--- Begin ---

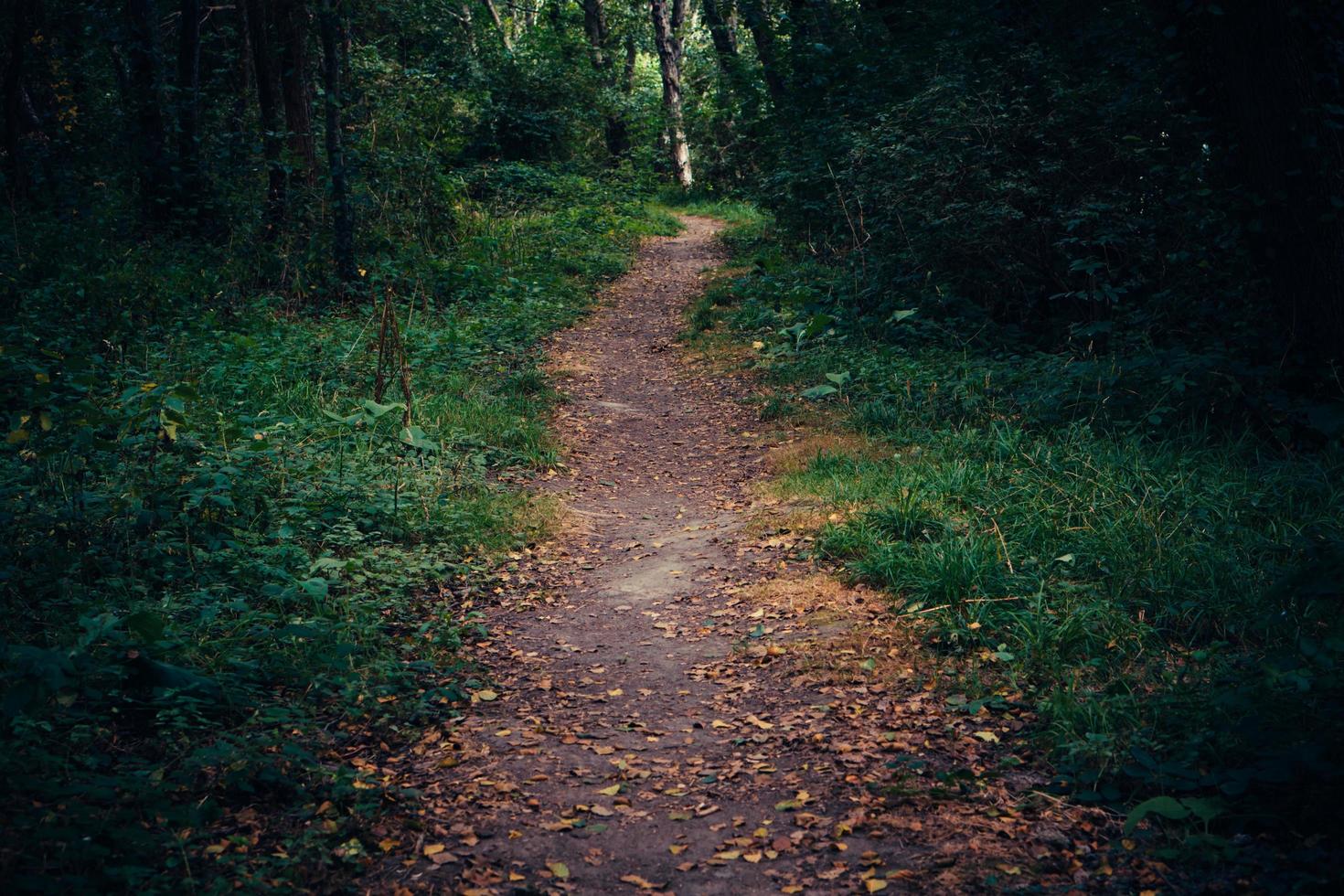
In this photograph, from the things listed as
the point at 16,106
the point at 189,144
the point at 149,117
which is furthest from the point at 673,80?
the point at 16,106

--- End ---
--- Begin ---

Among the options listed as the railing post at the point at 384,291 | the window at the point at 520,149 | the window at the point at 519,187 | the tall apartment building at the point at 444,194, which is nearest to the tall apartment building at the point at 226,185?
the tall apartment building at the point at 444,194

--- End ---
--- Begin ---

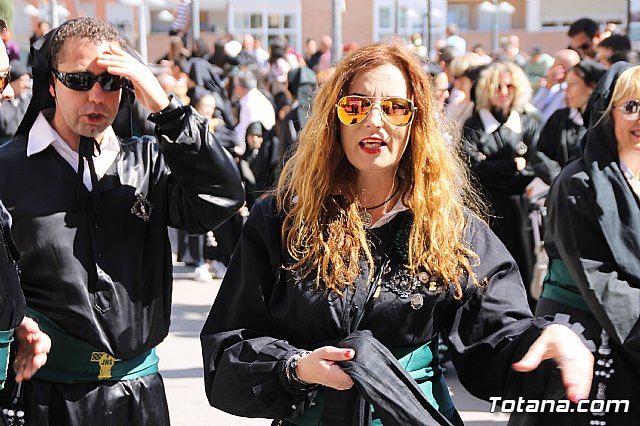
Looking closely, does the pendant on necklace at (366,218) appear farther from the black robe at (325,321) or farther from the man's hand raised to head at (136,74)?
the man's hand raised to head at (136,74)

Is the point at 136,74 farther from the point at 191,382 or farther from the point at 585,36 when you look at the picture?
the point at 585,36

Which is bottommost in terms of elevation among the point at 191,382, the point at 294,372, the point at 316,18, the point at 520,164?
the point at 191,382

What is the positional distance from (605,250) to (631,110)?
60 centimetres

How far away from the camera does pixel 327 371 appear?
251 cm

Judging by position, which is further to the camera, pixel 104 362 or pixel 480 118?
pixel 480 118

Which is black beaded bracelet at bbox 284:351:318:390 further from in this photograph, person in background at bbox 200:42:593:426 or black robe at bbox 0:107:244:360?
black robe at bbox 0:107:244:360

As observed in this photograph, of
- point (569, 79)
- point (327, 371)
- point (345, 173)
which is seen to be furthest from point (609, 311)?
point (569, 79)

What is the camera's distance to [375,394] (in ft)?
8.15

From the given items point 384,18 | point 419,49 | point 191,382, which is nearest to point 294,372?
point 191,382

--- End ---

PROBLEM REQUIREMENTS >>
Filter the listing above, keeping only the lines that contain the word "What", and copy each one in full. Match the case as given.

SOLUTION TO THIS TASK >>
What is the positional distance from (605,250) to (631,110)?
What is the camera's distance to [375,394] (in ft)?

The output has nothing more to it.